If new trademarks are hard to come by, .COM domain names are incredibly scarce. If a company wants a .COM domain to match a conventionally-spelled new mark, it has no choice but to buy the domain from the current holder. As of the time of their study, Professors Beebe and Fromer found that the following had already been registered as .COM domains:
- All possible domains consisting of combinations of two letters.
- All but 36 of the 17,576 possible three-letter combinations.
- 99.7 percent of the 456,976 possible four-letter combinations.
- 89.5 percent of the 86,408 most frequently-used words in American English.
- 99.5 percent of the 151,671 surnames listed in U.S. Census data, representing more than 90 percent of U.S. population.
Mrktrs Wrk Arnd Grdlck
For many years, the scarcity of conventional .COM domain names had a significant influence on branding choices. Companies coined entirely new marks, combined dictionary words in novel ways, or deliberately misspelled words, because these unique variants had not yet been taken as domains.
Today, a matching .COM is no longer an essential accessory to a new brand. Multiple other top-level domains have been created and are available. Moreover, consumers rely on search engines to find desired sites, rather than hunting for their desired destination by coupling a mark with .COM.
Still, the sheer difficulty of finding available new marks causes marketers to look outside the box of dictionary words:
- Web sites such as TUMBLR and FLICKR have accustomed consumers to marks that omit a final vowel. 2020 filings in this vein included FLAVR (for beverages), HINDR (protective coatings), CENTR and GATHR (social networking), GOOBR (social networking for pets), and CONQR (one for music streaming, another for sunscreen).
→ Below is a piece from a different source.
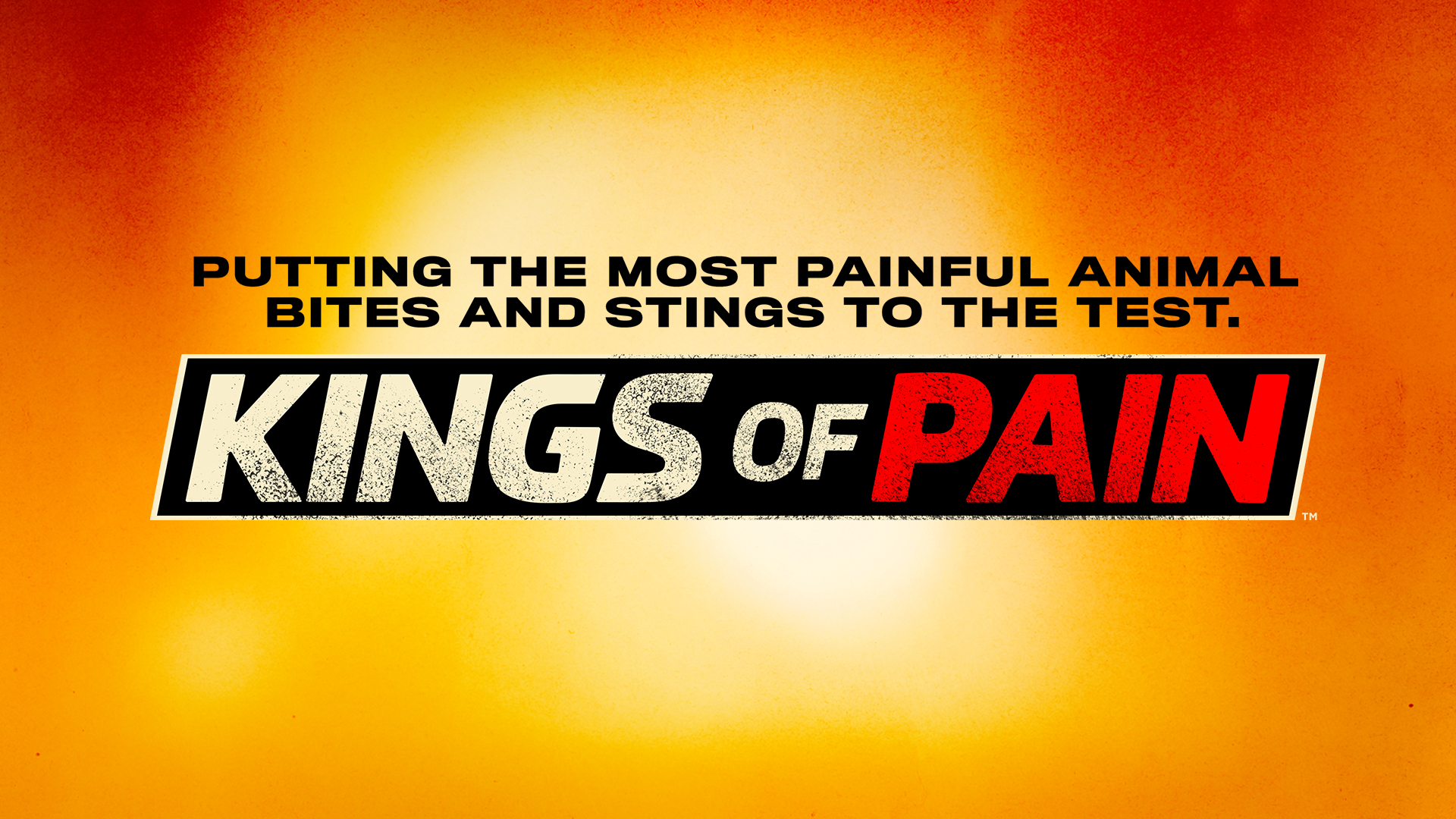 Kings Of Pain Full Episodes Video More History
- Some branders are more audacious in challenging consumers’ deciphering skills – they misspell words while also subtracting vowels. Examples included FYNDR (advertising), MEUZM (art), BSCLY (wardrobe basics), and the social networking services RAPCHR and CTRLFREQ.
- Since the public often reacts negatively to wholly-coined new marks, one solution is to craft an original brand name that feels like a dictionary word. The ersatz adverb has appeal to many companies. The 2020 initial public offering of READLY, the digital magazine subscription service, may have inspired similarly derived marks in which –LY is pinned to the end of a word that describes or suggests the product. Applications included ADVENTURELY (for travel and tourism), APPLIANCELY (appliance installation and repair), BEANLY (coffee), CARBONLY (emissions offset analysis), EDITLY (video software), GREENDLY (reusable water bottles), GROOVLY (music), PHUNDLY (microfinance lending), PRINTLY (printing), ROAMLY (cellular service), TOTELY (luggage), ZIPLY (shipping), and POOPLY (bowel health).
Expletives Deleted
The Supreme Court’s 2019 decision striking down the prohibition on U.S. registration of “immoral” and “scandalous” trademarks did not open the floodgates for new applications for bad words. Most notably, 2020 filings did not increase for marks that include some form or variation of the word beginning with “f”. Some were more cranky than creative, merely following “F…” with terms such as COVID, CANCER, RACISM, and MONDAYS. Others were more imaginative evocations of the word, including EFFIN DELICIOUS (cooking classes), FLUFF YEAH (sheepskin sandals), GET THE FORK OUTTA HERE (a food truck), MOTHER FLUFFER (false eyelashes), ZROFKSGVN (clothing), and FLUSTERCLUX (podcasts on “our toxic achievement culture”). Three filings likely captured most people’s feelings about the year – each simply followed some form of “F…” with “2020.”